YOUR INSTRUCTIONS: Find the line with "Inveraray Castle: A" and the line with "Игроки и тренерский штаб ВК Зенит" in the entries below; output exactly those two lines, every line between them, and no others.

[TASK INPUTS — start]

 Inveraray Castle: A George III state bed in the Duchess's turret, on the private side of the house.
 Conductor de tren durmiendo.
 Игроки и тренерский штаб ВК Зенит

[TASK INPUTS — finish]
[TASK INPUTS — start]

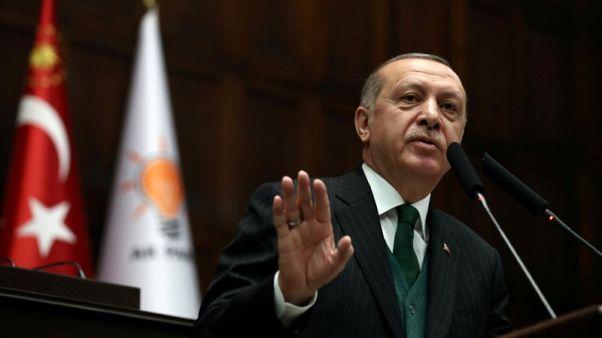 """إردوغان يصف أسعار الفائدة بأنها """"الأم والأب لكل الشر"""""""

[TASK INPUTS — finish]

EXPECTED ANSWER:
 Inveraray Castle: A George III state bed in the Duchess's turret, on the private side of the house.
 Conductor de tren durmiendo.
 Игроки и тренерский штаб ВК Зенит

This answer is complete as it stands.